● Task instructions: Rewrite the entries below, replacing "roulette wheel" with "spinning wheel" and leaving everything else as it is.
┌──
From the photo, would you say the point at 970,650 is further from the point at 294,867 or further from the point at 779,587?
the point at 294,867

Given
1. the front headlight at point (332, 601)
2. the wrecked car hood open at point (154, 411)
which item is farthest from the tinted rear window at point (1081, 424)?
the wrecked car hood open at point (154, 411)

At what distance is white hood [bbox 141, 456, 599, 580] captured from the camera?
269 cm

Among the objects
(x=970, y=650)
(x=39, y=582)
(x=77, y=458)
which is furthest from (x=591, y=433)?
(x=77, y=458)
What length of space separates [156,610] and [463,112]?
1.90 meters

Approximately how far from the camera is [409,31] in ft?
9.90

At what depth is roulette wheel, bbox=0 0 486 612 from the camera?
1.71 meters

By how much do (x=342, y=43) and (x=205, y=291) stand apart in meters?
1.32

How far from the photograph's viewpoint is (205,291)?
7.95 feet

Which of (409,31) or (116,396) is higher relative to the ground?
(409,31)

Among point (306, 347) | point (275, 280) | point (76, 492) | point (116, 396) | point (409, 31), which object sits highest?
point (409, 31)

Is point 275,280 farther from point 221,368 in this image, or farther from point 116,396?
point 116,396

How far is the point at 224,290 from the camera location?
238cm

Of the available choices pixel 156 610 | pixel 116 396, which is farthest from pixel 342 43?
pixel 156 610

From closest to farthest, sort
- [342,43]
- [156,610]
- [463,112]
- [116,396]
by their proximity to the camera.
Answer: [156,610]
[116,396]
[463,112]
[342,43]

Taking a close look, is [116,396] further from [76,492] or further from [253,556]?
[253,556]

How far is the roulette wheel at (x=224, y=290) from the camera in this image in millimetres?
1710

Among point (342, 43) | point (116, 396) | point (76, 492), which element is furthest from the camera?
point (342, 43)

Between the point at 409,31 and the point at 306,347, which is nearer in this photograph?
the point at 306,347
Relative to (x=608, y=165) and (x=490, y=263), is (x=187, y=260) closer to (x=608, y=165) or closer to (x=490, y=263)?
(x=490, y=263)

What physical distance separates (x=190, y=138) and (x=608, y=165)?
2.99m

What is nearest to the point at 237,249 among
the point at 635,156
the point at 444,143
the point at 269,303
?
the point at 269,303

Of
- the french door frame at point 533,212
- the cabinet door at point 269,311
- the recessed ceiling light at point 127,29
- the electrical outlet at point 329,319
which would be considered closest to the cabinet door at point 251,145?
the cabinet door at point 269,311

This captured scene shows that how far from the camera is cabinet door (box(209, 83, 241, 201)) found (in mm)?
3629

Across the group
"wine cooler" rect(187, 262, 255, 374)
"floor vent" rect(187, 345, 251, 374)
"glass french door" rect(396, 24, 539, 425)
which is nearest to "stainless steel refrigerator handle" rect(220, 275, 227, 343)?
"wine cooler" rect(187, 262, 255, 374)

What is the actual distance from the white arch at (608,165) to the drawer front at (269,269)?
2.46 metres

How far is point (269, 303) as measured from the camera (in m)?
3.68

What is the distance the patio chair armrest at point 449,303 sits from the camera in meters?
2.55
└──
● Reply to the task:
From the photo, would you say the point at 970,650 is further from the point at 294,867 or further from the point at 779,587?
the point at 294,867

Given
1. the front headlight at point (332, 601)
2. the wrecked car hood open at point (154, 411)
which item is farthest from the tinted rear window at point (1081, 424)?
the wrecked car hood open at point (154, 411)

At what distance is white hood [bbox 141, 456, 599, 580] captured from the camera?
269 cm

Among the objects
(x=970, y=650)
(x=39, y=582)
(x=77, y=458)
which is furthest from (x=591, y=433)?
(x=77, y=458)
What length of space separates [156,610] and [463,112]?
1.90 meters

Approximately how far from the camera is [409,31] in ft?
9.90

At what depth is spinning wheel, bbox=0 0 486 612 from the camera?
1.71 meters

By how much do (x=342, y=43) and (x=205, y=291) stand apart in meters?
1.32

How far from the photograph's viewpoint is (205,291)?
7.95 feet

Which of (409,31) or (116,396) is higher relative to the ground?
(409,31)

Among point (306, 347) | point (275, 280) | point (76, 492) | point (116, 396) | point (409, 31), which object sits highest?
point (409, 31)

Is point 275,280 farther from point 221,368 in this image, or farther from point 116,396?
point 116,396

How far is the point at 224,290 from the camera location?
238cm

Of the available choices pixel 156 610 | pixel 116 396, which is farthest from pixel 342 43?
pixel 156 610

From closest to farthest, sort
- [342,43]
- [156,610]
- [463,112]
- [116,396]
by their proximity to the camera.
Answer: [156,610]
[116,396]
[463,112]
[342,43]

Taking a close look, is [116,396] further from [76,492] or further from [253,556]?
[253,556]

How far is the spinning wheel at (x=224, y=290) from the camera in this image in millimetres?
1710

Among point (342, 43) | point (116, 396) | point (76, 492), which element is furthest from the camera?
point (342, 43)

Between the point at 409,31 and the point at 306,347, which is nearer in this photograph?
the point at 306,347
Relative to (x=608, y=165) and (x=490, y=263), is (x=187, y=260) closer to (x=608, y=165) or closer to (x=490, y=263)?
(x=490, y=263)

What physical distance separates (x=190, y=138) and (x=608, y=165)?
2.99m

What is nearest to the point at 237,249 among
the point at 635,156
the point at 444,143
the point at 269,303
?
the point at 269,303

Of
- the french door frame at point 533,212
- the cabinet door at point 269,311
- the recessed ceiling light at point 127,29
- the electrical outlet at point 329,319
which would be considered closest to the cabinet door at point 251,145?
the cabinet door at point 269,311

This captured scene shows that how far from the camera is cabinet door (box(209, 83, 241, 201)) found (in mm)?
3629

Across the group
"wine cooler" rect(187, 262, 255, 374)
"floor vent" rect(187, 345, 251, 374)
"glass french door" rect(396, 24, 539, 425)
which is nearest to "stainless steel refrigerator handle" rect(220, 275, 227, 343)?
"wine cooler" rect(187, 262, 255, 374)

What is the actual distance from the white arch at (608,165) to the drawer front at (269,269)?
2.46 metres

How far is point (269, 303) as measured from the camera (in m)?
3.68

What is the distance the patio chair armrest at point 449,303 sits from the camera in meters?
2.55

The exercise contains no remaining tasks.